Her explanation, “Daddy got this for me,” didn’t tell me much, so I looked to Dad.
“Your mother asked me how to cover up her head, so I got her one of my hats,” he said. Then, turning to Mom, he fairly shouted, “Show Kathleen your hair.”
Mom looked back at him. Said nothing. I expected Dad’s shouting would make her angry, but no. Her face held no expression at all.
“Show Kathleen your hair,” Dad repeated, “—what’s left of it.”
Now she remembered. Sadness wandered across Mom’s face and she laid her hand gently on top of the hat. “Oh, no, Daddy. No. My hair is ruined.”
“I’ll say it is!” Dad was shouting again. “You cut it all off!”
Mom’s anger struck like lightning. “Look, Child,” she said. “Just look what Ima Jean did to me!”
She lifted the hat for a second, then jerked it back down. But what I saw in those seconds explained Dad’s anger. It was born of fear. Mom hadn’t cut her hair—she hacked it.
As I stared, Mom pulled the hat off again and threw it across the room. In most places her hair was about half an inch long. In random patches, tufts of maybe an inch stuck out or cowered against her head. Her scalp was visible in long gashes and at odd angles. There was no hair at all around her face—nothing across her forehead, nothing around her ears.
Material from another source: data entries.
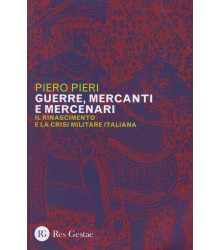 Guerre, Mercanti e Mercenari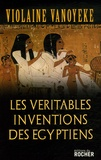 Violaine Vanoyeke - Les Véritables Inventions des Egyptiens.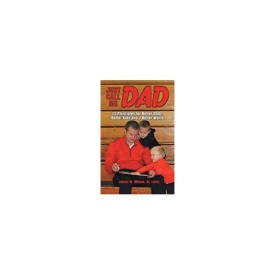Just Call Me Dad: 13 Principles for Better Dads, Better Kids and a Better World (Paperback)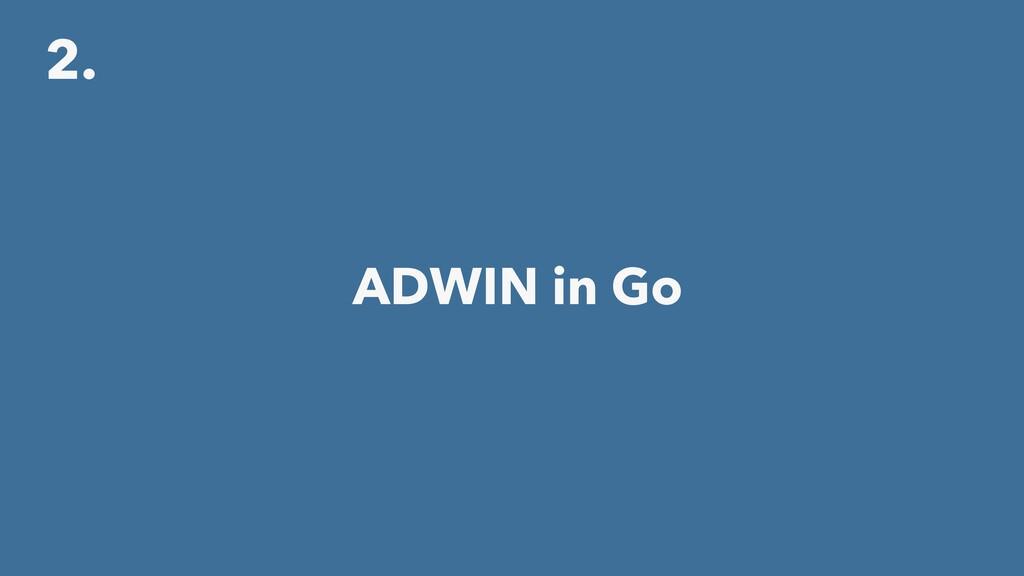 2. ADWIN in Go
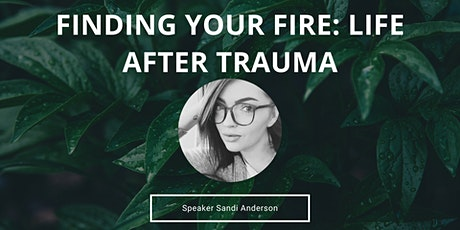 Finding Your Fire: Life After Trauma tickets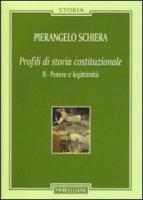 Profili di storia costituzionale - Schiera Pierangelo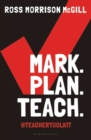 Image for Mark, plan, teach  : save time, reduce workload, impact learning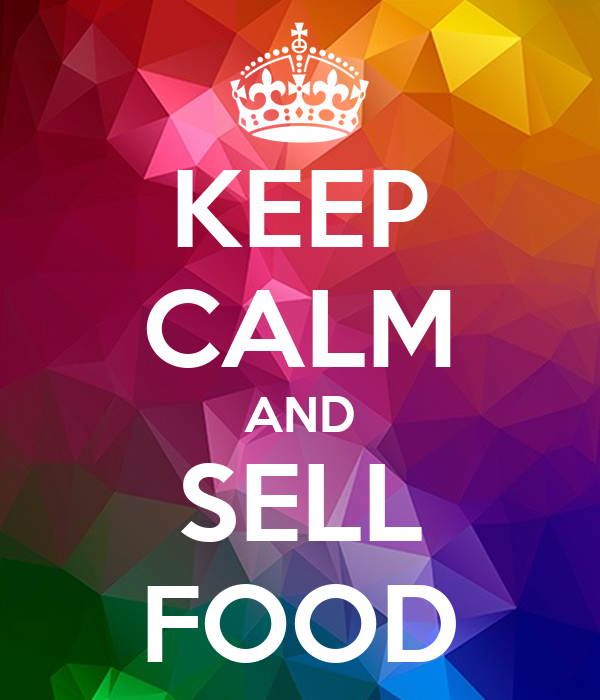KEEP CALM AND SELL FOOD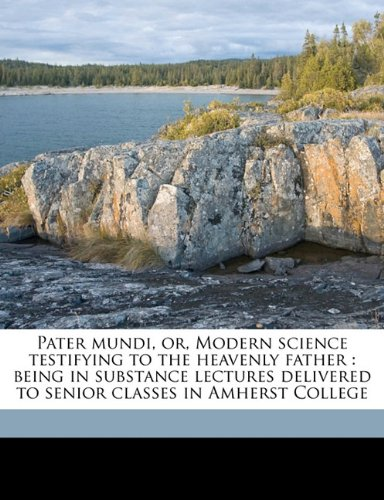 Pater mundi, or, Modern science testifying to the heavenly father: being in substance lectures delivered to senior classes in Amherst College
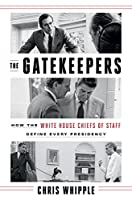 The Gatekeepers How the White House Chiefs of Staff Define Every Presidency
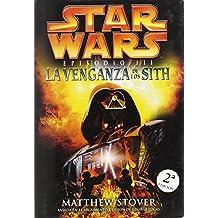 Star Wars, Episodio III/Star Wars, Episode III: La Venganza De Los Sith/ Revenge of the Sith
I stood and leaned over her, looking for cuts on her head and neck. How could she have gotten the hair so short without catching her scalp in the scissors? But I saw no blood.
“Ima Jean? Ima Jean had nothing to do with this!” Dad’s words still bounced around the room. “You did this!”
Gradually the story came out. When I left their house yesterday, Mom and Dad were talking—arguing—about her hair. Dad went outside to water the plants, get the mail, fill the bird-feeder. To escape, I suppose. When he came back inside, Mom had left the table.
Dad found her in the bathroom, standing in front of the mirror. I could imagine what he must have seen, but he told me anyway. A massacre. Hair in chunks on the counter, the floor, clinging to her clothes. And Mom, wild with the scissors, grabbing at her head, trying to find more strands to lift up and cut off. Miraculously, neither of them was hurt as Dad disarmed her.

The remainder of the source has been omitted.